REQUIREMENT:
Repeat exactly, and only, the lines from the one containing "Vector Illustration of" through the last line of the data below.

DATA FOR REVIEW:
>>>>

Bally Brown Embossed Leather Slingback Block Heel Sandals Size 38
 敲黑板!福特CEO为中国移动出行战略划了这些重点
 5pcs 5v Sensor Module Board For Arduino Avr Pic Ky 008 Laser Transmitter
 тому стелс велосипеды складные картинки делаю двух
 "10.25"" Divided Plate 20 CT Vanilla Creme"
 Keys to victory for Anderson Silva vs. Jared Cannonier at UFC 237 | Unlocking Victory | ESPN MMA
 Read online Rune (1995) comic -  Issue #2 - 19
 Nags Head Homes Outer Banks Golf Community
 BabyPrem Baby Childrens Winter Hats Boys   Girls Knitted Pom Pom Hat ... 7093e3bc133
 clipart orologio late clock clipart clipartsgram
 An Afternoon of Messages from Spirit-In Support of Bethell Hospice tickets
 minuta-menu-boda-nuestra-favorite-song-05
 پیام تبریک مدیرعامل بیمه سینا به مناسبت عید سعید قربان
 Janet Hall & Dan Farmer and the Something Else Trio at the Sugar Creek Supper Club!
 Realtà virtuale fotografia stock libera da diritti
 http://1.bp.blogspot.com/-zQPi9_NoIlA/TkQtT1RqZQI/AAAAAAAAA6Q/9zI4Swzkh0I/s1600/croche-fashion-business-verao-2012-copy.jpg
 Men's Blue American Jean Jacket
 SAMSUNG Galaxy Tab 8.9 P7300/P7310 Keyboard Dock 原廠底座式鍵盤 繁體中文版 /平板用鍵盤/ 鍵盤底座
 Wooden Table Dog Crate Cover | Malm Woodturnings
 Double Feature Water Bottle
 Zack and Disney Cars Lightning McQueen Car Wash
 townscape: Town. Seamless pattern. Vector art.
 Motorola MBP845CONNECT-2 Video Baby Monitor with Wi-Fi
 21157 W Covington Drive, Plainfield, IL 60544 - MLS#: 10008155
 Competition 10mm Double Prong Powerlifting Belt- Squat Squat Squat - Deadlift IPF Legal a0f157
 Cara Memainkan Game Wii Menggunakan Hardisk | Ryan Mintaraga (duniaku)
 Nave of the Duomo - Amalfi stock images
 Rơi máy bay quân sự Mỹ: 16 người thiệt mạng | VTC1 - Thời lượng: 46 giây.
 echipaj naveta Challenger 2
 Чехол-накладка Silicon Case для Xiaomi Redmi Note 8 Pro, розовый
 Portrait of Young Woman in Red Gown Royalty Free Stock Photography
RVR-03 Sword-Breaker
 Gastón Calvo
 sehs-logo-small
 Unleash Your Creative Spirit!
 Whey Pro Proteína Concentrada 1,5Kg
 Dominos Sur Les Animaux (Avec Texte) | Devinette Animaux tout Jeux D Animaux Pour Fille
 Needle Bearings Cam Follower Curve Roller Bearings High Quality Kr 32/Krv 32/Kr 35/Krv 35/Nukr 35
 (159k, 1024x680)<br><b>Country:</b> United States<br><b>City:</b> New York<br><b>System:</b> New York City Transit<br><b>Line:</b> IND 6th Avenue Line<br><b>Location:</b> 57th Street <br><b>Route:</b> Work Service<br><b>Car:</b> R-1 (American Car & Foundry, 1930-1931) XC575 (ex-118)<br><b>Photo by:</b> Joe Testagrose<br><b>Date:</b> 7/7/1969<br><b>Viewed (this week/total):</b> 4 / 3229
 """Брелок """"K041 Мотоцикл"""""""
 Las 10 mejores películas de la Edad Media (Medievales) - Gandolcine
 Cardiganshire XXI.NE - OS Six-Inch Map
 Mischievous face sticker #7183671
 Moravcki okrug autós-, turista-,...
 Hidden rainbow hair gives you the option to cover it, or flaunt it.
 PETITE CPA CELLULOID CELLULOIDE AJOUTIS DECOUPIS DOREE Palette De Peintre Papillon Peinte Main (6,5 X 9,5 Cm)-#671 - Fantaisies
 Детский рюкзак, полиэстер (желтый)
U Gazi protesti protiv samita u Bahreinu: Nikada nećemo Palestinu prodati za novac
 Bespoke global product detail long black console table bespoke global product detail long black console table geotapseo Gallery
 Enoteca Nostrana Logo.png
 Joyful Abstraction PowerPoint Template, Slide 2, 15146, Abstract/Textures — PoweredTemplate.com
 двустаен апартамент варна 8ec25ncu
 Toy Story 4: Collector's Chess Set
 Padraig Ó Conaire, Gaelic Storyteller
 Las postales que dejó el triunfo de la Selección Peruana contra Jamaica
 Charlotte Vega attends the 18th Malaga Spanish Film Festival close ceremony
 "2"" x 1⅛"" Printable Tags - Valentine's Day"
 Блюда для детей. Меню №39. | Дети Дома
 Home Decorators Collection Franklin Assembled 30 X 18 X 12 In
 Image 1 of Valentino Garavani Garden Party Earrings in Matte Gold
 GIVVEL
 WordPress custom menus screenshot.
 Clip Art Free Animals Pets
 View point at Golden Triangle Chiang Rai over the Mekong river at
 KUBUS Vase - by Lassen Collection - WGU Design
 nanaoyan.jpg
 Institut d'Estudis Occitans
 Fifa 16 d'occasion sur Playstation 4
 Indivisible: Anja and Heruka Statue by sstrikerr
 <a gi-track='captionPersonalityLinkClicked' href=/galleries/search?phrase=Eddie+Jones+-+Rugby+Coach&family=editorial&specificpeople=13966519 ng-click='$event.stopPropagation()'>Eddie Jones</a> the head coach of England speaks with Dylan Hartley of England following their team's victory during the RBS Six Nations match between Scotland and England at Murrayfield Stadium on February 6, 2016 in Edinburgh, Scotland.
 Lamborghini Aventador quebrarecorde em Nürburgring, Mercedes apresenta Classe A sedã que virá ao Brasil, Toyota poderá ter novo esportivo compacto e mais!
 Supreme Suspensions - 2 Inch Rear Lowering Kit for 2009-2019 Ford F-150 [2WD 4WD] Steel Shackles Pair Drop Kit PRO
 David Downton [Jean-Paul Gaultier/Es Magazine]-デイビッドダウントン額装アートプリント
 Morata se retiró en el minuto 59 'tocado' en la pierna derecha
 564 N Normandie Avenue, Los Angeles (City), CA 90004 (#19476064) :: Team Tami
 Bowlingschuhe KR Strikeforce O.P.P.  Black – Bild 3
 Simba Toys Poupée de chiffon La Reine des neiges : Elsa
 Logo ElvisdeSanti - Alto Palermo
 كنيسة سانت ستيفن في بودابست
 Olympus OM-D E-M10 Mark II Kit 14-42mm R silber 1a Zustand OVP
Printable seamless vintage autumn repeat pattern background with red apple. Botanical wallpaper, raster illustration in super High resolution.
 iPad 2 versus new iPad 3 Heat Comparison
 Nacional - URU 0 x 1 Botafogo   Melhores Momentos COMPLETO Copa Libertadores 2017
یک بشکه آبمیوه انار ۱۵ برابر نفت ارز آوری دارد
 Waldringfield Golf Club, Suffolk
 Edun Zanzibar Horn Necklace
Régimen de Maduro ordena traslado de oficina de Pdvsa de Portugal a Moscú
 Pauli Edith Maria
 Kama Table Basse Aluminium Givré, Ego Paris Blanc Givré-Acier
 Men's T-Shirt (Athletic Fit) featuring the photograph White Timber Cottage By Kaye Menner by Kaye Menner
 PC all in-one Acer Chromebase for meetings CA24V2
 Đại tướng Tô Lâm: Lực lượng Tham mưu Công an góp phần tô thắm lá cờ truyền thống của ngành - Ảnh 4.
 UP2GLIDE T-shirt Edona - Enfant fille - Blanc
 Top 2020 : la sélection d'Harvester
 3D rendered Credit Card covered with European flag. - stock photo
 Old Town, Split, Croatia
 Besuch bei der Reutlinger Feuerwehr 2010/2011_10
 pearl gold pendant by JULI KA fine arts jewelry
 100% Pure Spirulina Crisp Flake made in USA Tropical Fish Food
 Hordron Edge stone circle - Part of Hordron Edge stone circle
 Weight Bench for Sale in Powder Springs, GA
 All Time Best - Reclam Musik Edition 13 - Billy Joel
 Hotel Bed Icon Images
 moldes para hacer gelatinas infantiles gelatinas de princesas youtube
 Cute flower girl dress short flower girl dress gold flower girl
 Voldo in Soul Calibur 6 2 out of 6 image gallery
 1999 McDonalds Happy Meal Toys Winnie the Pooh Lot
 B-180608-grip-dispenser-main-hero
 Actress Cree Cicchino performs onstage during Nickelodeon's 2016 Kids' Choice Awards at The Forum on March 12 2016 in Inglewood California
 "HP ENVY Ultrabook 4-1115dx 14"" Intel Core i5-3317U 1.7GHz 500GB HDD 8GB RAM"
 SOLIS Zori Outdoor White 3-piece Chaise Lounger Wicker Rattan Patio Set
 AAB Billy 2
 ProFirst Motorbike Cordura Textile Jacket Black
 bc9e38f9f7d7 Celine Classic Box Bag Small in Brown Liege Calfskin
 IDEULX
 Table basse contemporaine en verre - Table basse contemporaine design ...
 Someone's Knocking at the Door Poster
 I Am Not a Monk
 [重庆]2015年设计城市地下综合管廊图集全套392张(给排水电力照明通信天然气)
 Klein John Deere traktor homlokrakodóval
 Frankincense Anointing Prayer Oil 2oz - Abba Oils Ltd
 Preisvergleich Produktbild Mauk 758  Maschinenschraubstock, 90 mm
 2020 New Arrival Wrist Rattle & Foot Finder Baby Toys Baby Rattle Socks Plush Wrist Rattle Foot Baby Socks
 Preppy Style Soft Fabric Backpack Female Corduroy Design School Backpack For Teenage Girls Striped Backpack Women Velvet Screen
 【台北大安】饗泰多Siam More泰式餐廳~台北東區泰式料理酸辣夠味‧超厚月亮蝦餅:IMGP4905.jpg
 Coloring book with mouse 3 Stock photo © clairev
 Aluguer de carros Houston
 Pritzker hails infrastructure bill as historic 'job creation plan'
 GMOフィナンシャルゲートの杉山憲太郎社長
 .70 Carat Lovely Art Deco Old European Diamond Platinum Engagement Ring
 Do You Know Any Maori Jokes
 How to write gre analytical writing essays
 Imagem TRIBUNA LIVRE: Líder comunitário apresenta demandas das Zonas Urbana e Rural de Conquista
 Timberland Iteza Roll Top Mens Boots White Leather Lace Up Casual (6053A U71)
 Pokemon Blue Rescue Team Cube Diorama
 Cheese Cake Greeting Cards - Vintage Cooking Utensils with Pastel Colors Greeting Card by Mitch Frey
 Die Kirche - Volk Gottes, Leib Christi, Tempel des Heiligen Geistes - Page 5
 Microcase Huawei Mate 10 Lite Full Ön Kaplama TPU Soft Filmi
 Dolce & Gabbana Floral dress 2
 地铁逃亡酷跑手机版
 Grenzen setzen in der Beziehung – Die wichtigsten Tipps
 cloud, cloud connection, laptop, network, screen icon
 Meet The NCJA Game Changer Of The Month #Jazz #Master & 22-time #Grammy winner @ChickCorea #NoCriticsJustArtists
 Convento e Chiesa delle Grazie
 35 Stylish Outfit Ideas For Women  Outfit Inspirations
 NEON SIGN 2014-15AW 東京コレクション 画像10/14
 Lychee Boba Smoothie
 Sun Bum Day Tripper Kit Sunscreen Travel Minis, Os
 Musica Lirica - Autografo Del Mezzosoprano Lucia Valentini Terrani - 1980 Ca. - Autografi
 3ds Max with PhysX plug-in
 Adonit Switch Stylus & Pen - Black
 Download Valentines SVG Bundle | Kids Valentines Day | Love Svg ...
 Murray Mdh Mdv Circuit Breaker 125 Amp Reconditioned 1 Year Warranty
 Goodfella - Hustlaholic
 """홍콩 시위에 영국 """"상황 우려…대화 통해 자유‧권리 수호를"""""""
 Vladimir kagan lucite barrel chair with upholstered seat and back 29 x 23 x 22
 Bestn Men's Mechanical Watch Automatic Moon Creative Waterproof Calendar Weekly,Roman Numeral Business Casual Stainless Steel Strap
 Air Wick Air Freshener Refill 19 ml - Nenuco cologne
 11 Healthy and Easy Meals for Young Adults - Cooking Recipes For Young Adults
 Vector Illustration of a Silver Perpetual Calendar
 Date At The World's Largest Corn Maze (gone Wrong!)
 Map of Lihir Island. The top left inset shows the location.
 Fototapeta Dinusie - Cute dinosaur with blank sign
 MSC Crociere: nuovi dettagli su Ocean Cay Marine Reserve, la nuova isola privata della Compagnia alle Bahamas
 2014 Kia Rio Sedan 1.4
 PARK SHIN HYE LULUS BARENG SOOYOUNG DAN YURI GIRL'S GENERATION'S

<<<<

RESPONSE:
 Vector Illustration of a Silver Perpetual Calendar
 Date At The World's Largest Corn Maze (gone Wrong!)
 Map of Lihir Island. The top left inset shows the location.
 Fototapeta Dinusie - Cute dinosaur with blank sign
 MSC Crociere: nuovi dettagli su Ocean Cay Marine Reserve, la nuova isola privata della Compagnia alle Bahamas
 2014 Kia Rio Sedan 1.4
 PARK SHIN HYE LULUS BARENG SOOYOUNG DAN YURI GIRL'S GENERATION'S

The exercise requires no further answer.